The breakthrough we need isn’t technological
ChatGPT is an amazing technology, both for the answers it generates and for its ability to understand the question in the first place, but it doesn’t get have a consumer business model yet. Trying to force-fit the current advertising model onto it may not work. Google needed both PageRank and AdWords to win. What’s AdWords for AI Chat?
If the rise of AI chatbots does hurt Google, it won’t be because the company is lagging technologically. It will be because we don’t yet know the consumer AI business model. That’s the real missing innovation. And it’s as likely to be discovered by a business-school dropout or a fledgling startup as it is by one of today’s tech giants.
Postscripts
A couple of thoughts that came up in writing this:
Have you watched broadcast TV lately? It’s a hellscape of loud commercials for things old people think they need, other shows, political ads, and prompts to ask your doctor about some sci-fi sounding medicine. How did we ever put up with that?

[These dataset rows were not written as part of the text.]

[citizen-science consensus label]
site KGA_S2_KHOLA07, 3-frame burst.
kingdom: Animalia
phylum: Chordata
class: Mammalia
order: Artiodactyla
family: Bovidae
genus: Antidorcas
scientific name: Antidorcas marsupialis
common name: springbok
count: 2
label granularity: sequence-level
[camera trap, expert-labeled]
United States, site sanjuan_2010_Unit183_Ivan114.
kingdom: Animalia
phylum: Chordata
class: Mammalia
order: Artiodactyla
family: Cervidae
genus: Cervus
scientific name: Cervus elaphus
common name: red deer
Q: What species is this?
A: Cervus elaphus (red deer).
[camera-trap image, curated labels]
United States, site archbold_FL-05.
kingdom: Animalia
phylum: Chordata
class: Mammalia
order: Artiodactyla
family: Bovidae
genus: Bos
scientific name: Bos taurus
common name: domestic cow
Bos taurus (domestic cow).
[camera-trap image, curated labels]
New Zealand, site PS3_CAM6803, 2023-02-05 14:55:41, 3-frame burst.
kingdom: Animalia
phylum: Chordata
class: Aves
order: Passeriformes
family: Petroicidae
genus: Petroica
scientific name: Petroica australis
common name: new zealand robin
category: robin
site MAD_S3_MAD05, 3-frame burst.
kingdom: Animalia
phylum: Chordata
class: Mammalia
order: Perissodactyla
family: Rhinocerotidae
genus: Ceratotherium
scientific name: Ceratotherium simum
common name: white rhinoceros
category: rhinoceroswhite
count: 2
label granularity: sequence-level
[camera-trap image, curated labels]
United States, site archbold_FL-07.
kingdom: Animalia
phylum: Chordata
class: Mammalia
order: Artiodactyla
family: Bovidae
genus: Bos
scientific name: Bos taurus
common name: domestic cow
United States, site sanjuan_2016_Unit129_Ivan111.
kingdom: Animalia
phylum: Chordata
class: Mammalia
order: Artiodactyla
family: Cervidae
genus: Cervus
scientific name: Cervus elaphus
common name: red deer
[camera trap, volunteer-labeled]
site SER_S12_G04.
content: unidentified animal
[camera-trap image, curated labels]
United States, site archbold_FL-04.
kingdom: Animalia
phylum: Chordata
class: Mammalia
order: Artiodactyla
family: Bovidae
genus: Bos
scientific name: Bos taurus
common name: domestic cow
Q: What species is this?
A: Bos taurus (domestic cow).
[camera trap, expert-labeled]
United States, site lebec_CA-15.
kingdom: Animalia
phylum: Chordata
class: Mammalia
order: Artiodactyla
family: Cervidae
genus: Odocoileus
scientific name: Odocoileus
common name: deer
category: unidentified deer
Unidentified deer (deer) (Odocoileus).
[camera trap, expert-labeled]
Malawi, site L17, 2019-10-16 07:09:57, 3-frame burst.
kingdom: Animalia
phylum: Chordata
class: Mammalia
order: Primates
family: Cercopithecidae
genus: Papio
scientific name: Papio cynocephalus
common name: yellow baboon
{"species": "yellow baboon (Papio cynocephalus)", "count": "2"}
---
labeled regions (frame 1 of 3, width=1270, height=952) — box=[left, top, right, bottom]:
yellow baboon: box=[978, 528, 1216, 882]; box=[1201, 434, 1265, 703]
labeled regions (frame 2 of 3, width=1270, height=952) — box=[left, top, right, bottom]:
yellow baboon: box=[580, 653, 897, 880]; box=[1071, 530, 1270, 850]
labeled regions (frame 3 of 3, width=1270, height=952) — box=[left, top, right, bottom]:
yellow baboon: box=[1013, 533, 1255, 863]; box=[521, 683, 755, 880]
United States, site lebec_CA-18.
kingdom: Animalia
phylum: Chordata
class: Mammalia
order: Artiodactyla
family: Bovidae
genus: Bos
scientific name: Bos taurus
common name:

An AI-assisted human will be far more productive and effective than a human working alone. If we don’t find a business model that makes AI free to everyone, will we be creating a digital divide that’s completely impassable? Will we at some point demand a constitutional right to a government-supplied AI, as a sort of UBI-of-the-mind?
Great read. On the subject of whether ChatGPT could in fact deliver search results that are accurate (possibly using something like Google Scholar/ Metaweb/other tools as you suggest) it seems the jury is very much still out, or at least this is an area that needs considerable focus and investment if we are going to get beyond the limitations of deep learning models to truly understand our intentions and deliver accurate answers . If you haven’t listened to it yet, I urge you to listen to Gary Marcus on the Ezra Klein podcast, where he enumerates how far we still have to go: https://www.nytimes.com/2023/01/06/opinion/ezra-klein-podcast-gary-marcus.html?smid=nytcore-ios-share&referringSource=articleShare
Such great musings. We are at the limits of advertising, right? So there has to be some thinking at Google about the real profit pools of LLMs. I've been observing and thinking about the combination of Med-PaLM from DeepMind https://arxiv.org/pdf/2212.13138.pdf and Verily's recent deal with SwissRe to play in the re-insurance space - which would mean in health they will be incentivized to lower the cost of care. Combine the two and there is a business model there. "Other Bets" may deliver after all.